Your instructions: Each entry below should be given again exactly; the pictures stay out.

[Stored records]
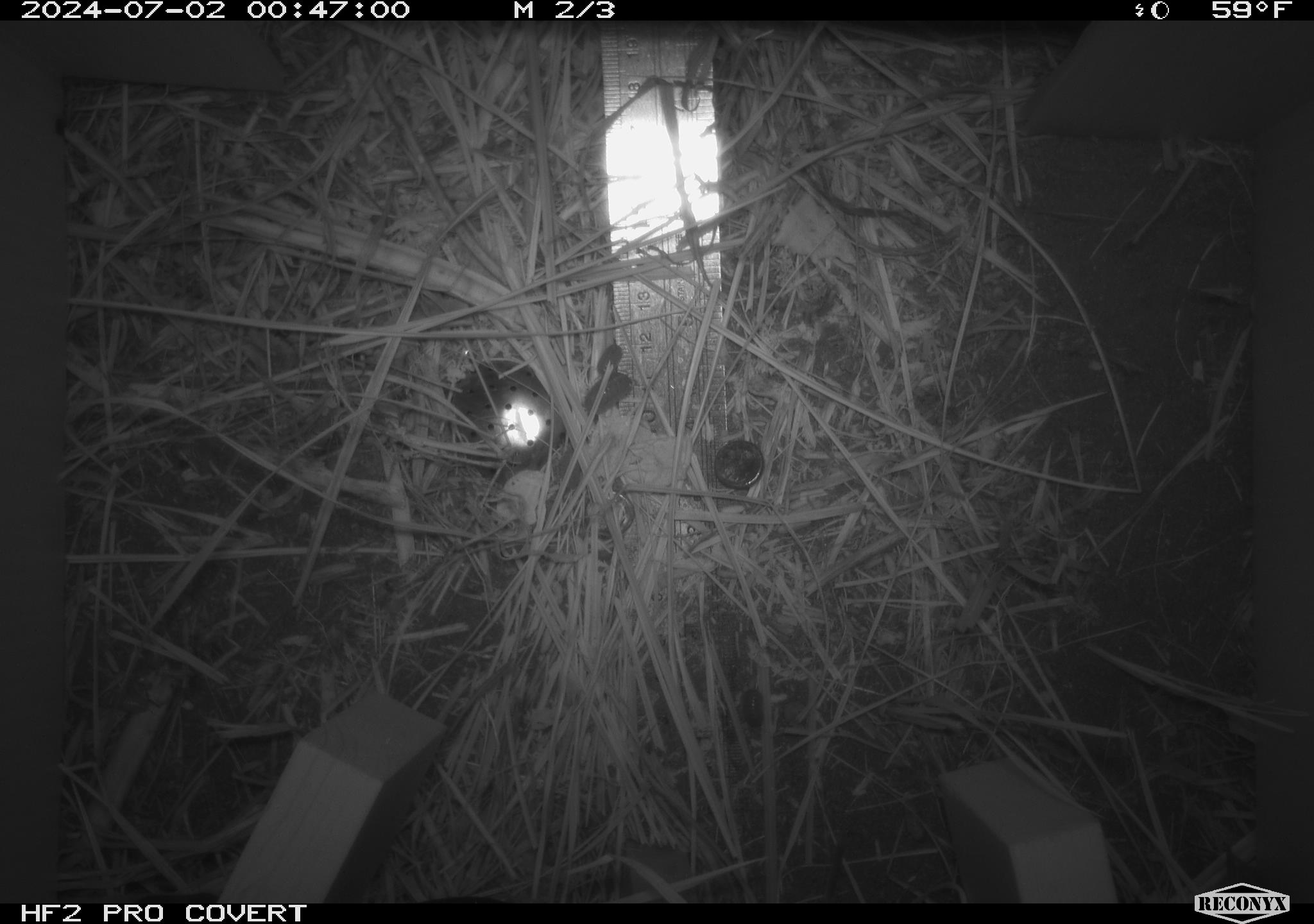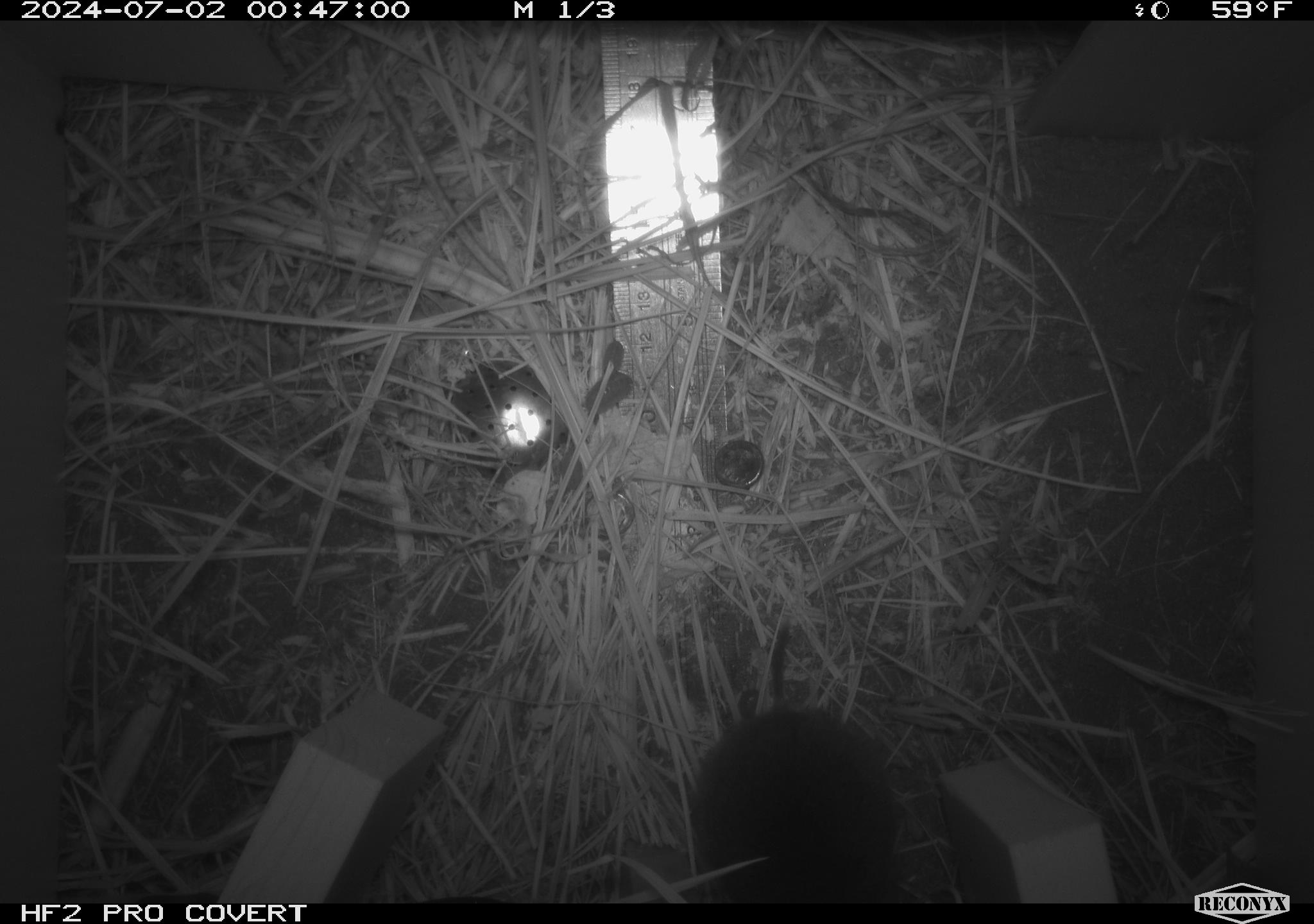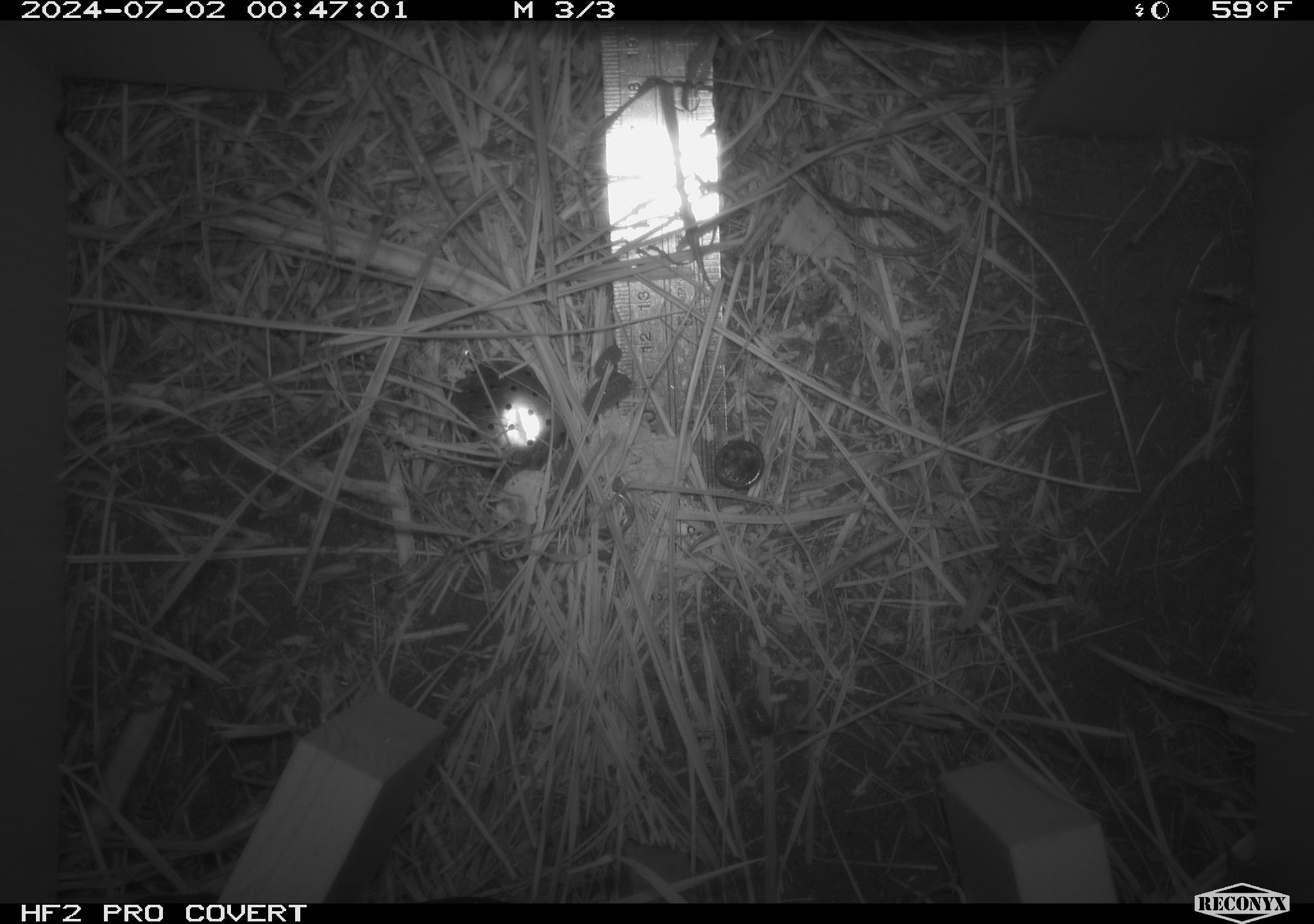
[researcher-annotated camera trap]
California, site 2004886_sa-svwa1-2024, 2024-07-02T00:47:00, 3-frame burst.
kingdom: Animalia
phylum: Arthropoda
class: Malacostraca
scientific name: Malacostraca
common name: amphipods, crabs, isopods, krill, lobsters and shrimps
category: malacostracan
Malacostracan (amphipods, crabs, isopods, krill, lobsters and shrimps) (Malacostraca).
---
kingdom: Animalia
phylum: Chordata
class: Mammalia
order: Rodentia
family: Cricetidae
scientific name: Arvicolinae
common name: voles, lemmings, and muskrats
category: arvicolinae subfamily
Arvicolinae subfamily (voles, lemmings, and muskrats) (Arvicolinae).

Output of the exercise:
[researcher-annotated camera trap]
California, site 2004886_sa-svwa1-2024, 2024-07-02T00:47:00, 3-frame burst.
kingdom: Animalia
phylum: Arthropoda
class: Malacostraca
scientific name: Malacostraca
common name: amphipods, crabs, isopods, krill, lobsters and shrimps
category: malacostracan
Malacostracan (amphipods, crabs, isopods, krill, lobsters and shrimps) (Malacostraca).
---
kingdom: Animalia
phylum: Chordata
class: Mammalia
order: Rodentia
family: Cricetidae
scientific name: Arvicolinae
common name: voles, lemmings, and muskrats
category: arvicolinae subfamily
Arvicolinae subfamily (voles, lemmings, and muskrats) (Arvicolinae).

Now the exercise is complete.